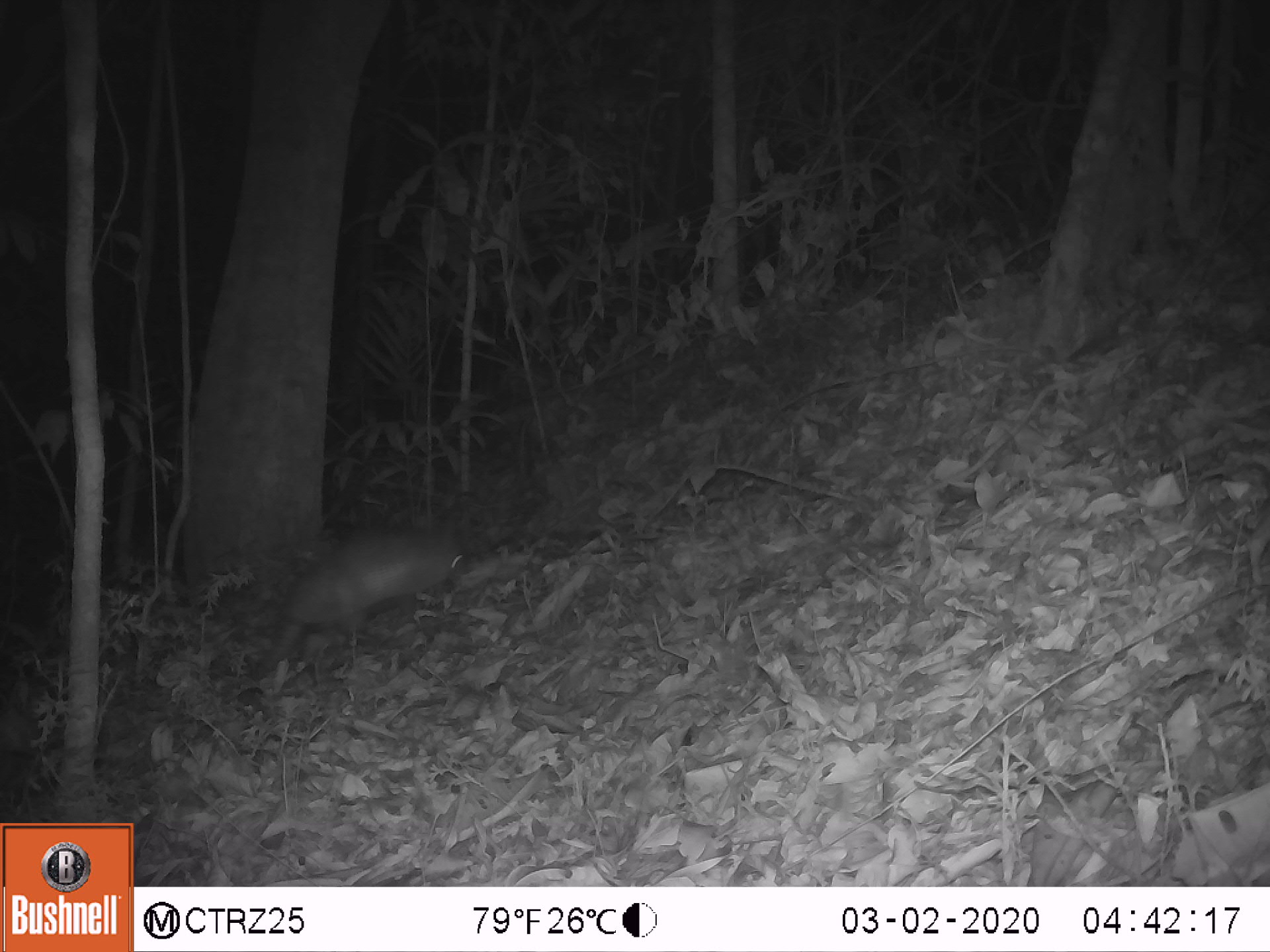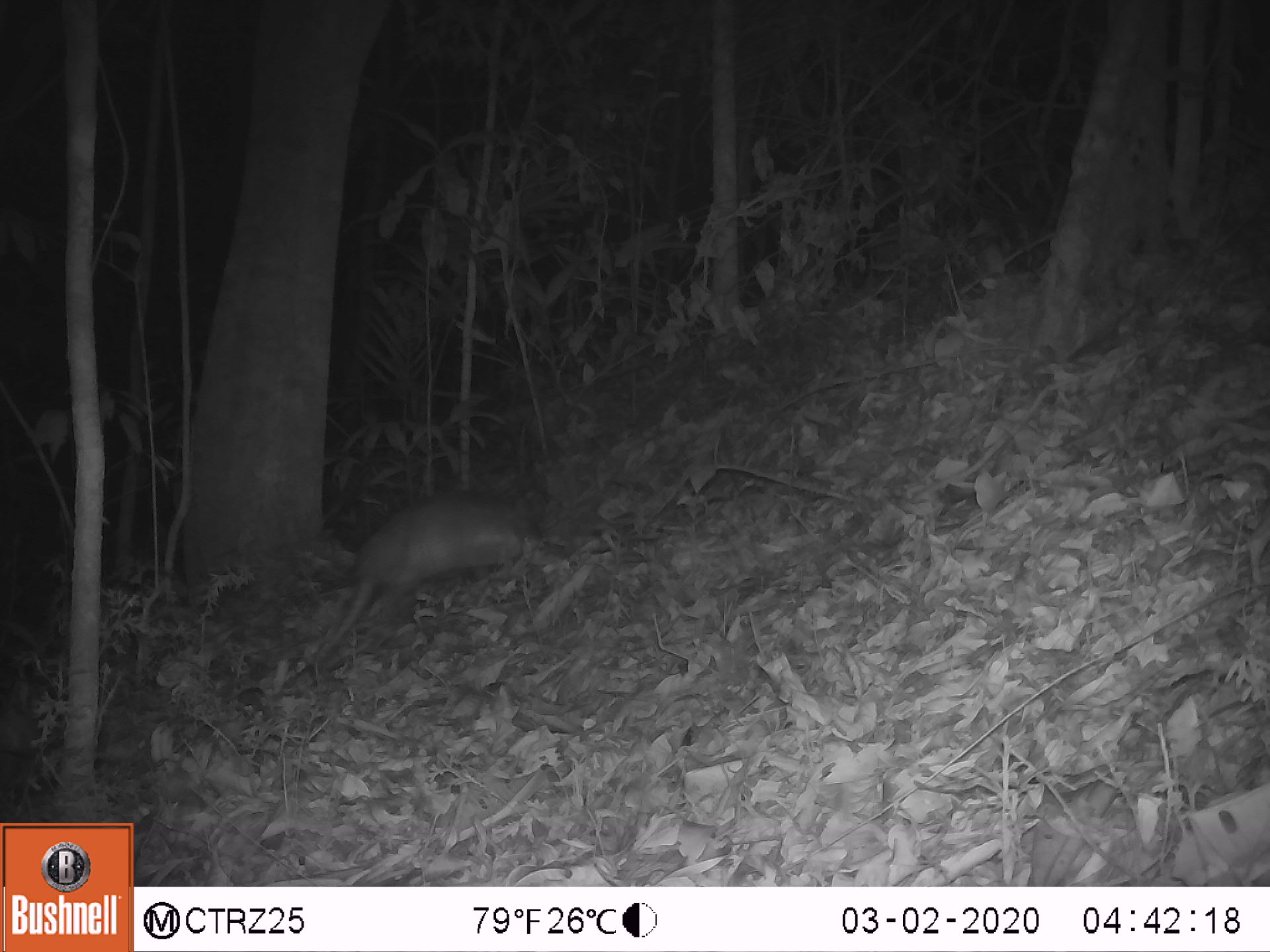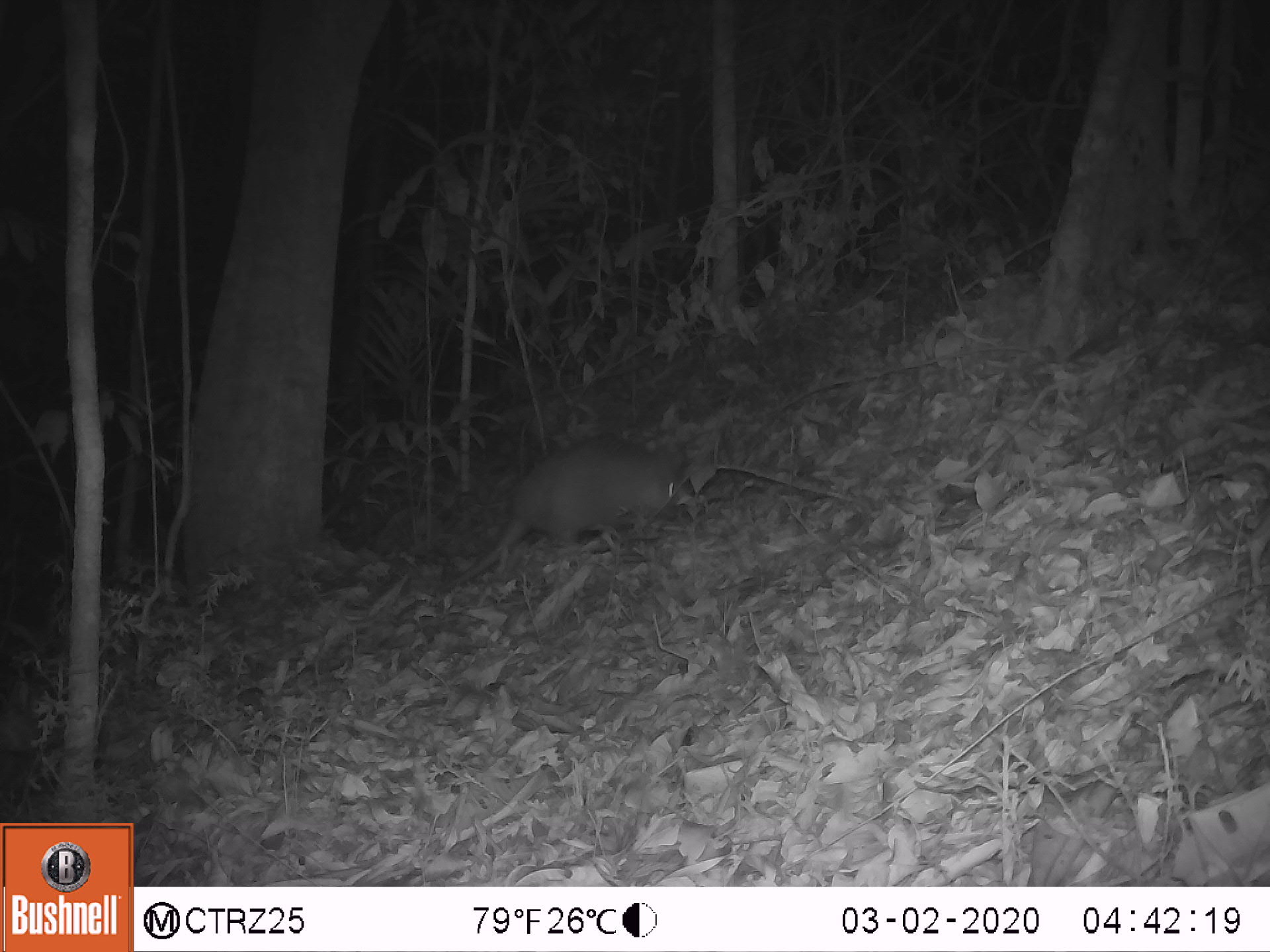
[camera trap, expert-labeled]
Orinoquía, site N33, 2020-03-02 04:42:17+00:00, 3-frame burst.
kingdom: Animalia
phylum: Chordata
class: Mammalia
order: Cingulata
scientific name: Cingulata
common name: armadillo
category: unknown armadillo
Unknown armadillo (armadillo) (Cingulata).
··········
Exercise requirements: Beginning from the line that contains "kingdom: Animalia", give each line again exactly, through the final line of the records.

Solution below:
kingdom: Animalia
phylum: Chordata
class: Mammalia
order: Cingulata
scientific name: Cingulata
common name: armadillo
category: unknown armadillo
Unknown armadillo (armadillo) (Cingulata).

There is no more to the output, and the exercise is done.